Original source: topic-cuckoo-filters

Topic: The modern alternative to counting Bloom filters that supports deletion with better space efficiency; worth comparing trade-offs

Date: 2026-05-29

Time: 10:17

Cuckoo Filters: The Modern Alternative to Counting Bloom Filters

What the Codebase Has Today

The repository implements a CountingBloomFilter at bloom-filter/bloom_filter.py:104-138. It supports deletion by replacing each single bit with a multi-bit counter — when you add an item, counters increment; when you remove, they decrement. The critical trade-off is visible on line 112:


self._counters = bytearray(self._m)  # one byte per counter for simplicity

Even though counter_bits=4 is the default (line 106), each counter occupies a full byte. A standard Bloom filter uses 1 bit per position; a counting Bloom filter with 4-bit counters uses 4x the space, and this implementation actually uses 8x for simplicity. That's the cost of supporting deletion.

The saturation behavior on lines 117-119 and 126-127 reveals another weakness: once a counter hits maxval (15 for 4-bit counters), it stays pinned. Saturated counters are never decremented during removal, which means heavy-traffic positions silently lose the ability to delete. The test at bloom-filter/testbloomfilter.py:86-93 (testcountingdoubleaddremove) validates the happy path but doesn't exercise saturation.

The Cuckoo Filter Alternative

A cuckoo filter solves the same problem — probabilistic membership with deletion support — using a fundamentally different mechanism. Instead of hashing to bit/counter positions, it:

1. Stores fingerprints (small hashes, typically 8-12 bits) in a hash table with cuckoo hashing

2. Uses two candidate buckets per item (derived from the item's hash and its fingerprint via partial-key cuckoo hashing)

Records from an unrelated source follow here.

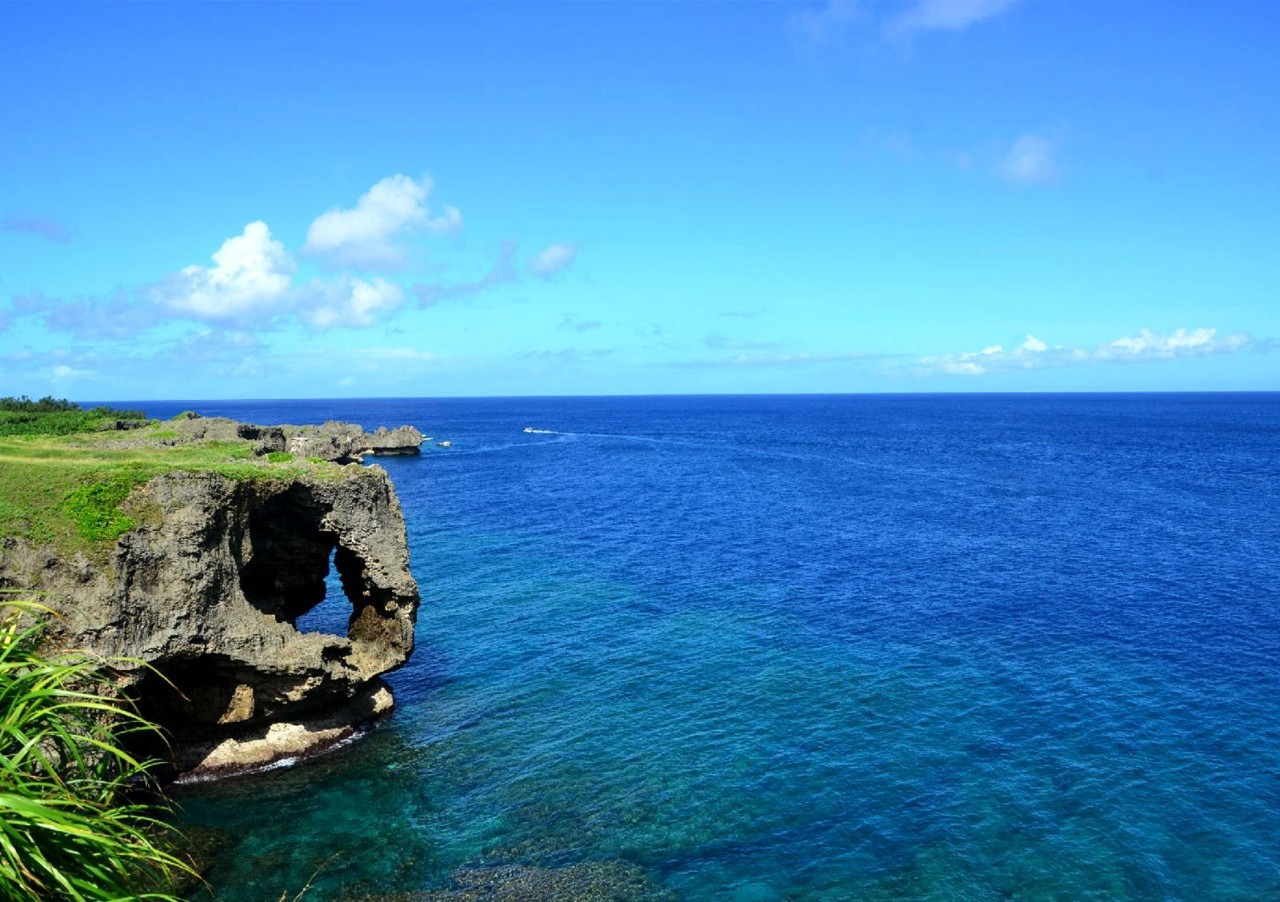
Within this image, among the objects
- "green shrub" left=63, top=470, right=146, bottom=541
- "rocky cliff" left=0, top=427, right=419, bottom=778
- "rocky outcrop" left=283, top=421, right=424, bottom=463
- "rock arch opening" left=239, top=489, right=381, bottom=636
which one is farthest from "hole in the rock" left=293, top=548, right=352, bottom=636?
"rocky outcrop" left=283, top=421, right=424, bottom=463

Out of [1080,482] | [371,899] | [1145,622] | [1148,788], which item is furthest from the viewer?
[1080,482]

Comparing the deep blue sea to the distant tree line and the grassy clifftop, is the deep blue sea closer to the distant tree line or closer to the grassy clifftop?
the grassy clifftop

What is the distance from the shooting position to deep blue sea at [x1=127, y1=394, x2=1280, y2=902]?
28.4 metres

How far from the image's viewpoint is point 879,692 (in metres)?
41.7

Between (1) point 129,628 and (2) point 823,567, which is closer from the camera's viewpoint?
(1) point 129,628

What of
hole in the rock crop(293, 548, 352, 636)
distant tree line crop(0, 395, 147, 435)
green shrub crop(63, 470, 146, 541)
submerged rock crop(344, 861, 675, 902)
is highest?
distant tree line crop(0, 395, 147, 435)

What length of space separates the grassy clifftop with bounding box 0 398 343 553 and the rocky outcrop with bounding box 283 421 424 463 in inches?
2599

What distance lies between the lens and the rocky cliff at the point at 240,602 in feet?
99.3

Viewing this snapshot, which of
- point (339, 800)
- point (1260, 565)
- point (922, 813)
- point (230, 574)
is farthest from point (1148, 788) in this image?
point (1260, 565)

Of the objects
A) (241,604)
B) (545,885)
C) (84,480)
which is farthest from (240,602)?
(545,885)

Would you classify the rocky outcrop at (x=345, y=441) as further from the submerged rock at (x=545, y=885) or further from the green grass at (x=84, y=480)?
the submerged rock at (x=545, y=885)

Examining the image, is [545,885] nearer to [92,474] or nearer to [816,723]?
[816,723]

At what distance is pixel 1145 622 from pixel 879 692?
22.0 meters

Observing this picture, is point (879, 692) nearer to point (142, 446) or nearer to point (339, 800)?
point (339, 800)
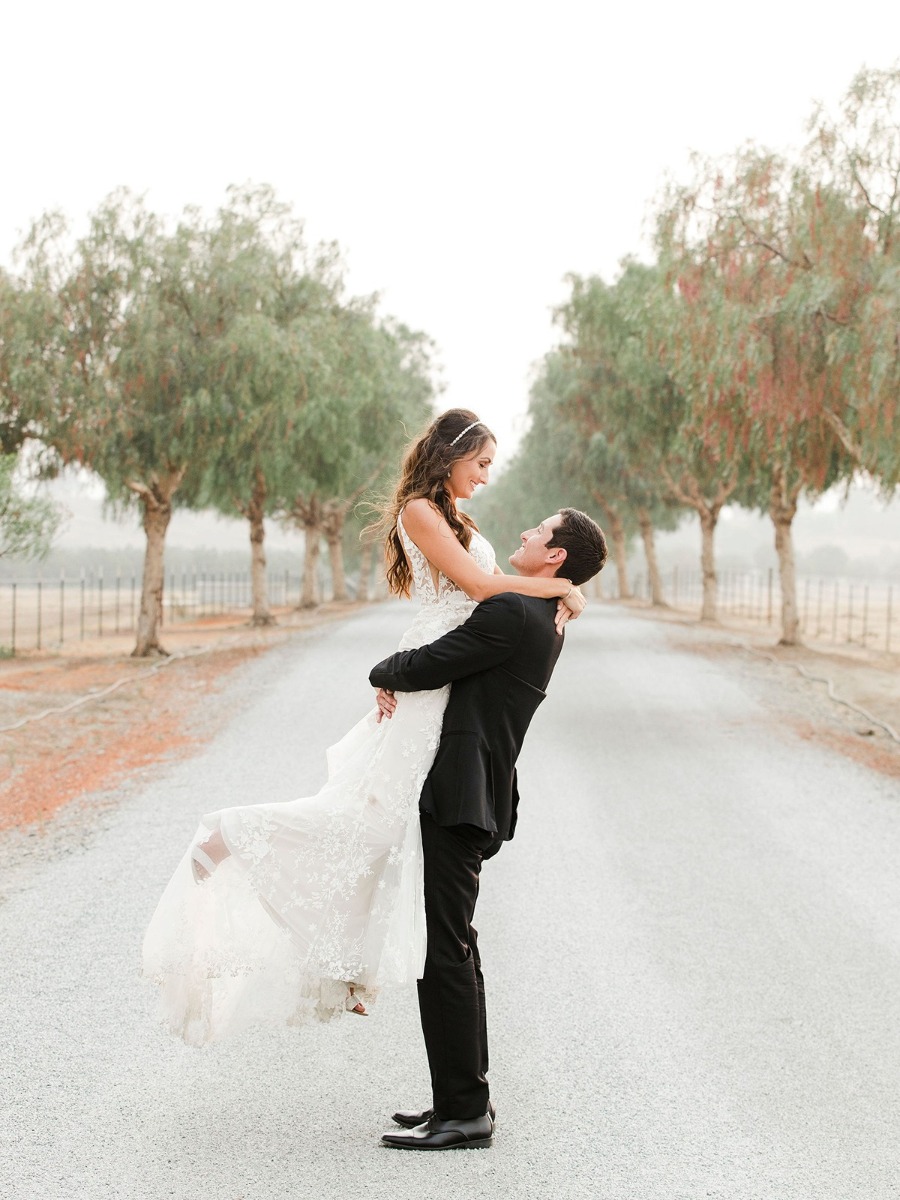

3. Relocates existing entries when both buckets are full, evicting an occupant to its alternate bucket — the "cuckoo" operation

Deletion is straightforward: find the matching fingerprint in one of the two candidate buckets and remove it. No counters, no saturation problem.

Trade-off Comparison

| Dimension | CountingBloomFilter (this repo) | Cuckoo Filter |

|---|---|---|

| Space per element | ~4-8x a standard Bloom filter | ~1.05-1.2x a standard Bloom filter at similar FPR |

| Deletion | Yes, but saturated counters break it (line 126) | Yes, clean — remove fingerprint from bucket |

| Lookup | k hash computations, k array reads | 2 bucket lookups (constant, cache-friendly) |

| Insertion worst case | O(k), always succeeds | May require chain of relocations; can fail if table is too full (>95% load) |

| False positive source | Hash collisions across k functions | Fingerprint collisions (shorter fingerprint = higher FPR) |

| Union/merge | Not supported (counters don't OR) | Not naturally supported either |

| Duplicate inserts | Handled correctly — counters increment (tested at line 86) | Limited — most implementations cap duplicates at 2kb (bucket size × 2) |

Why It Matters for DDIA

The counting Bloom filter in this repo uses the same hashes function (bloomfilter.py:9-14) as the standard filter — double hashing with MD5. A cuckoo filter would replace this entirely with a fingerprint-and-bucket scheme, which is architecturally different enough that it wouldn't share the _hashes helper.

The space advantage is significant in storage engines. When an LSM-tree attaches a Bloom filter to each SSTable (as this repository's sstable-and-compaction/ module does), supporting deletion without the 4-8x space overhead means you can afford filters on more levels or with lower FPR targets.

What's Missing from the Observations

The codebase has no cuckoo filter implementation. The searches for cuckoo, fingerprint, relocat, and evict found nothing relevant (only SSTable compaction buckets, which are unrelated). This is a natural extension point — implementing a CuckooFilter class with the same add/remove/_contains_ interface as CountingBloomFilter would allow direct benchmarking of the space/performance trade-offs described above.